Après plusieurs années de sous-investissement et quelques incidents inquiétants, EDF a lancé il y a deux ans un vaste plan de rénovation de ses 640 barrages et 447 centrales hydrauliques, pour s'assurer de la sécurité d'un patrimoine hydraulique très rentable.
Le 29 janvier 2006, une vanne du barrage de Tuilières tombe dans la Dordogne sur les coups de 3H00 du matin: un trou béant laisse échapper 5 millions de m3 d'eau en quelques minutes. Du fait de l'heure tardive, aucune victime ni dégât matériel n'est à déplorer. Mais l'incident, avec d'autres du même ordre, sert de mise en garde à EDF.
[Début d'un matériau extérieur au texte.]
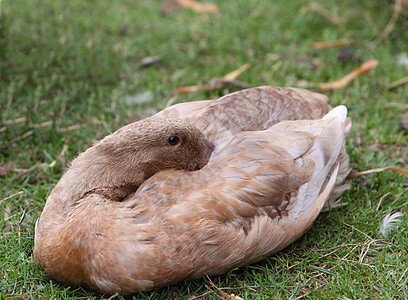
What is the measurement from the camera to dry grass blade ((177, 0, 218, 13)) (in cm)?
680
"C'est vrai qu'on avait une politique de maintenance a minima" dans les années précédant cet incident, reconnaît Jean-François Astolfi, directeur de la production et de l'ingénierie hydraulique d'EDF. "Le parc hydraulique avait ronronné pendant plusieurs années parce qu'on était en période de surabondance d'électricité", explique-t-il.
En février 2007, la publication par le magazine Capital d'un document interne d'EDF met le problème sur la place publique provoquant une vive polémique. Cet état des lieux évoque des "vannes dans un état de corrosion avancé", de "fissuration" et même de "risque d'effondrement" de certains ouvrages. Un rapport parlementaire est alors diligenté par la commission des affaires économiques de l'Assemblée nationale.
Après plusieurs mois d'enquête sur le terrain, le député (UMP) Christian Kert dresse un constat moins alarmiste, mettant essentiellement en garde contre la sécurité des petits barrages, propriété des collectivités locales ou de particuliers.
"Les grands barrages hydroélectriques français posent moins de problèmes cruciaux et immédiats qu'il n'y paraissait en première analyse", conclut-il.
Entre-temps, un décret, paru en décembre 2007, a nettement renforcé la réglementation sur la sécurité des barrages hydrauliques. Et EDF a lancé son programme "Super Hydrau" (Sûreté et Performance de l'hydraulique), doté de 560 millions d'euros sur 5 ans (2007-2011).
Ce plan doit presque doubler les dépenses de maintenance d'EDF, afin de rattraper le retard d'investissements de la décennie précédente. L'effort est particulièrement axé sur le renouvellement des vannes, conduites et autres composants sujets au vieillissement.
"Il n'y avait strictement aucun risque sur tous nos grands barrages et quelques préoccupations sur des petits barrages, qui comportent énormément d'éléments métalliques", explique M. Astolfi.
Parmi les grands barrages les plus sensibles, celui du Chambon, dans l'Isère, qui gonfle sous l'effet de la maladie du béton, fait l'objet d'une surveillance minutieuse. EDF l'a truffé d'instruments de mesure et d'auscultation.
Selon Christian Kert, il faut à l'avenir s'assurer qu'EDF maintiendra un suivi de ses barrages et "une maintenance ne nécessitant plus un nouveau plan +SuPer Hydrau+". Mais une catastrophe du type de celle du barrage de Malpasset, dont la rupture avait fait 423 morts en 1959, "semble, heureusement, éloignée", écrit-il.
"Nos barrages sont bien conçus dans l'ensemble, étroitement surveillés, analysés de façon très fine", assure lui aussi Jean-François Astolfi.
L'argument économique est en outre là pour convaincre EDF de soigner son patrimoine hydraulique, de plus en plus convoité du fait des besoins accrus d'électricité.
"Ce n'est pas seulement la sécurité publique qui est en cause, c'est aussi la production d'électricité, et donc les bénéfices d'EDF", explique un expert du secteur. "Et l'hydraulique, c'est ce qu'il y a de plus rentable".